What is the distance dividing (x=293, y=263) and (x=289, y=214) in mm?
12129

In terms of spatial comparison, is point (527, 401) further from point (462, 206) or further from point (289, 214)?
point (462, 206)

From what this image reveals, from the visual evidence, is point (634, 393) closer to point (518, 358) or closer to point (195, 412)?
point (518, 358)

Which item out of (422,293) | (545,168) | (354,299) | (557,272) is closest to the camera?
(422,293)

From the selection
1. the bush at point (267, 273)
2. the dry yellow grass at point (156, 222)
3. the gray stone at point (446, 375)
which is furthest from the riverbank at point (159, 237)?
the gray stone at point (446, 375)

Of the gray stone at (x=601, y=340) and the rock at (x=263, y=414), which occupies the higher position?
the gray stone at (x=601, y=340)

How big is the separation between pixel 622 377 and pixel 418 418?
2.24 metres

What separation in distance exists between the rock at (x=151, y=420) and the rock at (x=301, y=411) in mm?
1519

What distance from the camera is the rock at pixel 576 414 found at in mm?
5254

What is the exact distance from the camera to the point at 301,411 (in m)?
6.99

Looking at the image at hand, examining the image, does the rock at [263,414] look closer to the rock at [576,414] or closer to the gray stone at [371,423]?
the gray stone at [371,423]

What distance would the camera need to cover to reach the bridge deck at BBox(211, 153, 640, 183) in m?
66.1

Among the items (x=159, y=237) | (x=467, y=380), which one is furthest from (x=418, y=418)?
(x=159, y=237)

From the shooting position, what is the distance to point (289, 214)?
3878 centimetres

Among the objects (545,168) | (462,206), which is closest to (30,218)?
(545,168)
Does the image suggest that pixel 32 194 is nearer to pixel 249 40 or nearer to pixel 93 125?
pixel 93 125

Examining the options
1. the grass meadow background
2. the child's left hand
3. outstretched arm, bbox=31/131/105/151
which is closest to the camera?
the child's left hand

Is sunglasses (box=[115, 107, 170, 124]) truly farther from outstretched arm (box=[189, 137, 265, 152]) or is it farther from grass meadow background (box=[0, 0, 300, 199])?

------------------------------------------------

# YOUR GOAL:
Write out the data again, beginning at the line that has "What distance would" and stopping after the line that has "3878 centimetres", leaving everything outside the answers unchanged. In the answers, multiply each number, whether a distance or a coordinate, by 2.1 and round it to as many decimal places as it originally had, rounding halves up.

# THE COMPLETED TASK:
What distance would the camera need to cover to reach the bridge deck at BBox(211, 153, 640, 183) in m?
138.8

Among the items (x=159, y=237) | (x=467, y=380), which one is furthest from (x=418, y=418)?
(x=334, y=498)

From the shooting position, what is the distance to point (289, 214)?
8144 centimetres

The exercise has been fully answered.